-- Start --
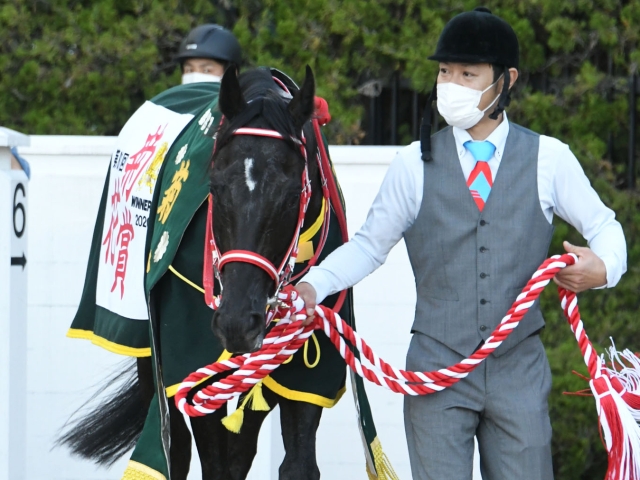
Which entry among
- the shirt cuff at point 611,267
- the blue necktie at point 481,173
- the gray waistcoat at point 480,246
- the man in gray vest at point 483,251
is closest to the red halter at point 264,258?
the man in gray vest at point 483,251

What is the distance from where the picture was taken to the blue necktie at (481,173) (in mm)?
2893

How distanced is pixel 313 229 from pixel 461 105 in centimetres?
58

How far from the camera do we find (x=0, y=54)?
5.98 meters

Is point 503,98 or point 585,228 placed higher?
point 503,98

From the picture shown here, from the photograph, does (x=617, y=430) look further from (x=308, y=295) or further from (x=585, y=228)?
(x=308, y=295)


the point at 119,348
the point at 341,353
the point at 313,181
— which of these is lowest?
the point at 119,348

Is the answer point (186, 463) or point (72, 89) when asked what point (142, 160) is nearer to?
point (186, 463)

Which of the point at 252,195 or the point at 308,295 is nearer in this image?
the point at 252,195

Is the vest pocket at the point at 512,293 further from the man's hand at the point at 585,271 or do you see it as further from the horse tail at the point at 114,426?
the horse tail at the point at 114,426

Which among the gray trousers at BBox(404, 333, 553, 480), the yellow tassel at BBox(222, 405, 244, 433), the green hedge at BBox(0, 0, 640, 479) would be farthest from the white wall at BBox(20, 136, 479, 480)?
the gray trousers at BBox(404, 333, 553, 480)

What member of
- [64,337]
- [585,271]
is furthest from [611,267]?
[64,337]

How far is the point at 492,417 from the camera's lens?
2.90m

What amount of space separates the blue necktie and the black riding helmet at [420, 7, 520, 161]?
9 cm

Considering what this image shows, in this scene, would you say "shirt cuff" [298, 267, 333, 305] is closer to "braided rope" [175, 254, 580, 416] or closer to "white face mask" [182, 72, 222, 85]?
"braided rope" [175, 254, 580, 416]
-- End --
-- Start --
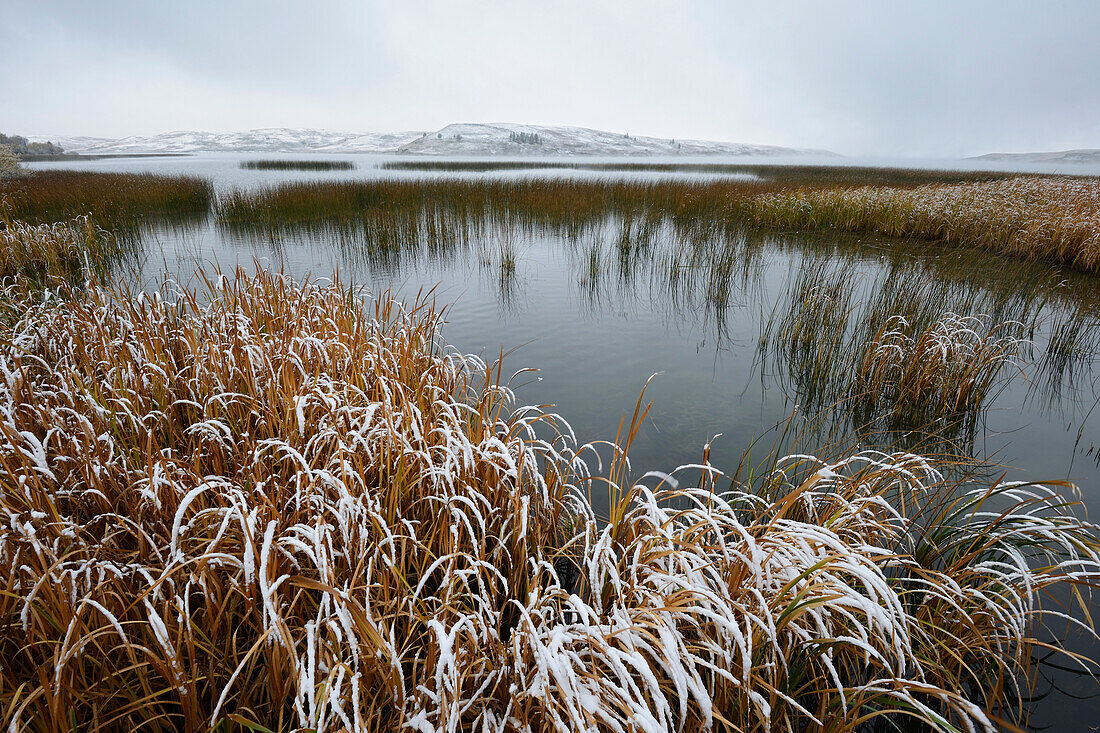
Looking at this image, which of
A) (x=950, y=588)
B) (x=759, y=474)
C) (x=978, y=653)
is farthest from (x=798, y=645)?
-- End --
[Task prompt] Pull out every line in the entries above that contains the word "cuff".

[Finished task]
- the shirt cuff at point 611,267
Considering what this image shows, in this scene, would you say "shirt cuff" [298, 267, 333, 305] is closer to "braided rope" [175, 254, 580, 416] or closer to "white face mask" [182, 72, 222, 85]?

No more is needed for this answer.